## start DATA FOR THIS TASK

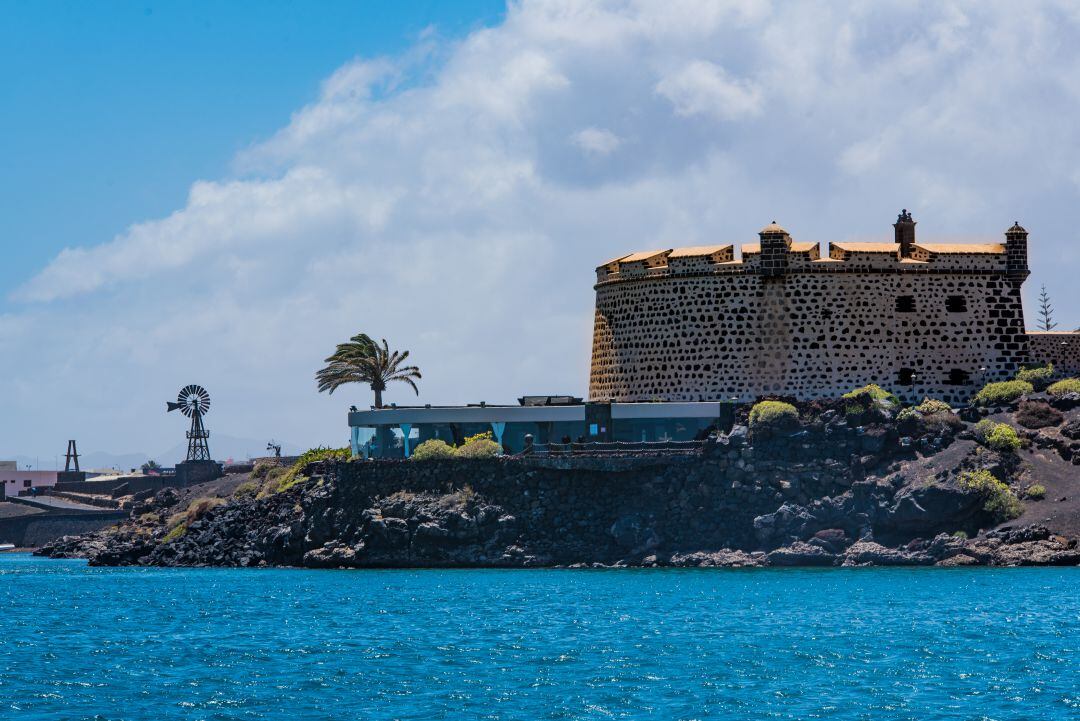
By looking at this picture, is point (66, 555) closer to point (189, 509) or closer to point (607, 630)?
point (189, 509)

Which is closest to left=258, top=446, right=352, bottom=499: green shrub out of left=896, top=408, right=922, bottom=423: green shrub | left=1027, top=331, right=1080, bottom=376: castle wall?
left=896, top=408, right=922, bottom=423: green shrub

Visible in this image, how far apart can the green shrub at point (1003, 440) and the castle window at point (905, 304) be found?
1013 centimetres

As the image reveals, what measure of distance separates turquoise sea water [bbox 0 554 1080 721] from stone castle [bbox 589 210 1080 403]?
15.0 meters

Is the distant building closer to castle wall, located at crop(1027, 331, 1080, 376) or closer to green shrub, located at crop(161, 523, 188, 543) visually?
green shrub, located at crop(161, 523, 188, 543)

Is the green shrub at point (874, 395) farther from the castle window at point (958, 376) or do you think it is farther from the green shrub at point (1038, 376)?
the green shrub at point (1038, 376)

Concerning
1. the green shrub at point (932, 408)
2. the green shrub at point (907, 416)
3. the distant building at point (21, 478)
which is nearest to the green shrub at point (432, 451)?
the green shrub at point (907, 416)

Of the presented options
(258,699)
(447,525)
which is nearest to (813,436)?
(447,525)

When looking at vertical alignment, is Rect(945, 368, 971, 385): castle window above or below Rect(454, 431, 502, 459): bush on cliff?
above

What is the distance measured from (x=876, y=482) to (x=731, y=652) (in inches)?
1088

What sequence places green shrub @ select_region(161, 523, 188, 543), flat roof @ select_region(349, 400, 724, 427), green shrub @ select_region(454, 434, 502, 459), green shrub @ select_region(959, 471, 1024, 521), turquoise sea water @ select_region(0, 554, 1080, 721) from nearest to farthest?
turquoise sea water @ select_region(0, 554, 1080, 721)
green shrub @ select_region(959, 471, 1024, 521)
green shrub @ select_region(454, 434, 502, 459)
flat roof @ select_region(349, 400, 724, 427)
green shrub @ select_region(161, 523, 188, 543)

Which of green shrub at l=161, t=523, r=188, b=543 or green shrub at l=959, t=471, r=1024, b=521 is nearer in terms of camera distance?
green shrub at l=959, t=471, r=1024, b=521

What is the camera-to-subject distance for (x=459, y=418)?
7881cm

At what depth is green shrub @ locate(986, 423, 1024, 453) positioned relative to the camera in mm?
70750

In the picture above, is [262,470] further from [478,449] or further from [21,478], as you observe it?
[21,478]
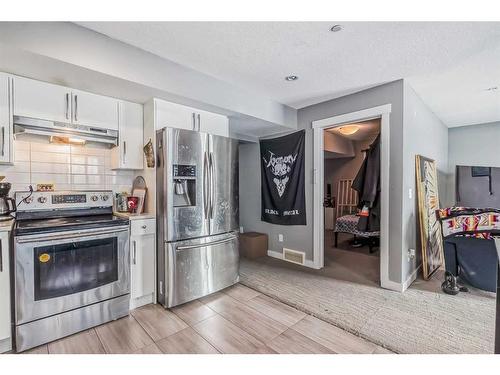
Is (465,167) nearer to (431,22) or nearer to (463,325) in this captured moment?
(463,325)

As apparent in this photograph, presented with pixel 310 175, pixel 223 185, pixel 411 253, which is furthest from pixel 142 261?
pixel 411 253

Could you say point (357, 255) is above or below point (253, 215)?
below

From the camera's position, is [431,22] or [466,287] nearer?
[431,22]

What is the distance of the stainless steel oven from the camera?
5.62 feet

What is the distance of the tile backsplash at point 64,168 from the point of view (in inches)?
84.8

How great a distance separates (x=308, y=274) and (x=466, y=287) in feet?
5.70

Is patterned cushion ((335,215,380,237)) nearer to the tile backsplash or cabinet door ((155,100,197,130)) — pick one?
cabinet door ((155,100,197,130))

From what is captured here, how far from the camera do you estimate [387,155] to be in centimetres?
273

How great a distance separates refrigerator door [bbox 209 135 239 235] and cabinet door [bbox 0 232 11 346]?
5.19ft

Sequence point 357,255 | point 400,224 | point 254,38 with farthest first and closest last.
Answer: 1. point 357,255
2. point 400,224
3. point 254,38

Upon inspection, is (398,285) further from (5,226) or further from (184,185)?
(5,226)

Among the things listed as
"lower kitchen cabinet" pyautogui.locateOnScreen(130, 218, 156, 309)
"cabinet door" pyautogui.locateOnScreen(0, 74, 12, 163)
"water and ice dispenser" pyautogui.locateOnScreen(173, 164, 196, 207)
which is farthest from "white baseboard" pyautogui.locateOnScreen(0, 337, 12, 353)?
"water and ice dispenser" pyautogui.locateOnScreen(173, 164, 196, 207)

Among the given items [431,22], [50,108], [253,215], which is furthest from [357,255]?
[50,108]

## end DATA FOR THIS TASK

**WHAT IS ASKED**
Rewrite all of the lines above with "vertical alignment" changed to "vertical position" and nothing else altered. Leave the pictures out of your answer.

**RESPONSE**
By looking at this picture, is point (66, 555) closer to point (189, 509) or closer to point (607, 630)?
point (189, 509)

Which is closest to left=258, top=446, right=352, bottom=499: green shrub out of left=896, top=408, right=922, bottom=423: green shrub | left=1027, top=331, right=1080, bottom=376: castle wall?
left=896, top=408, right=922, bottom=423: green shrub

Visible in this image, how far apart can the green shrub at point (1003, 440) and the castle window at point (905, 304) be found?
1013 centimetres

As the image reveals, what measure of distance separates turquoise sea water [bbox 0 554 1080 721] from stone castle [bbox 589 210 1080 403]?
15.0 meters

Is the distant building closer to castle wall, located at crop(1027, 331, 1080, 376) or closer to green shrub, located at crop(161, 523, 188, 543) visually?
green shrub, located at crop(161, 523, 188, 543)

Is the green shrub at point (874, 395) farther from the castle window at point (958, 376) or do you think it is farther from the green shrub at point (1038, 376)?
the green shrub at point (1038, 376)

Concerning
1. the green shrub at point (932, 408)
2. the green shrub at point (907, 416)
3. the distant building at point (21, 478)
which is nearest to the green shrub at point (432, 451)?
the green shrub at point (907, 416)

Of the presented options
(258,699)
(447,525)
which is nearest to (813,436)?
(447,525)

When looking at vertical position, is Rect(945, 368, 971, 385): castle window above or below Rect(454, 431, 502, 459): bush on cliff?
above

What is the distance measured from (x=876, y=482) to (x=731, y=652) (in inches)?
1088

What sequence places green shrub @ select_region(161, 523, 188, 543), flat roof @ select_region(349, 400, 724, 427), green shrub @ select_region(454, 434, 502, 459), green shrub @ select_region(959, 471, 1024, 521), turquoise sea water @ select_region(0, 554, 1080, 721) from nearest to farthest?
turquoise sea water @ select_region(0, 554, 1080, 721)
green shrub @ select_region(959, 471, 1024, 521)
green shrub @ select_region(454, 434, 502, 459)
flat roof @ select_region(349, 400, 724, 427)
green shrub @ select_region(161, 523, 188, 543)

Which of green shrub at l=161, t=523, r=188, b=543 or green shrub at l=959, t=471, r=1024, b=521 is nearer in terms of camera distance?
green shrub at l=959, t=471, r=1024, b=521

What is the camera-to-subject distance for (x=459, y=418)?
7881cm

At what depth is green shrub @ locate(986, 423, 1024, 453) positioned relative to the camera in mm?
70750

In the picture above, is [262,470] further from [478,449] or further from [21,478], as you observe it?
[21,478]
Is (465,167) nearer to (431,22) or nearer to (463,325) in this captured moment?
(463,325)

As apparent in this photograph, presented with pixel 310 175, pixel 223 185, pixel 411 253, which is furthest from pixel 142 261?
pixel 411 253

Could you say point (357, 255) is above or below point (253, 215)?
below

From the camera's position, is [431,22] or [466,287] nearer?
[431,22]

What is the distance of the stainless steel oven from the camera?
5.62 feet

What is the distance of the tile backsplash at point 64,168 from the point of view (in inches)?
84.8

How great a distance separates (x=308, y=274) and (x=466, y=287) in feet?
5.70

Is patterned cushion ((335,215,380,237)) nearer to the tile backsplash or cabinet door ((155,100,197,130)) — pick one?
cabinet door ((155,100,197,130))

From what is captured here, how far from the camera do you estimate [387,155] to be in centimetres?
273

How great a distance separates refrigerator door [bbox 209 135 239 235] and cabinet door [bbox 0 232 11 346]?
5.19ft

Sequence point 357,255 | point 400,224 | point 254,38 with farthest first and closest last.
Answer: 1. point 357,255
2. point 400,224
3. point 254,38

Upon inspection, is (398,285) further from (5,226) or further from (184,185)?
(5,226)

Among the things listed as
"lower kitchen cabinet" pyautogui.locateOnScreen(130, 218, 156, 309)
"cabinet door" pyautogui.locateOnScreen(0, 74, 12, 163)
"water and ice dispenser" pyautogui.locateOnScreen(173, 164, 196, 207)
which is farthest from "white baseboard" pyautogui.locateOnScreen(0, 337, 12, 353)?
"water and ice dispenser" pyautogui.locateOnScreen(173, 164, 196, 207)

Among the given items [431,22], [50,108], [253,215], which is furthest from [357,255]?
[50,108]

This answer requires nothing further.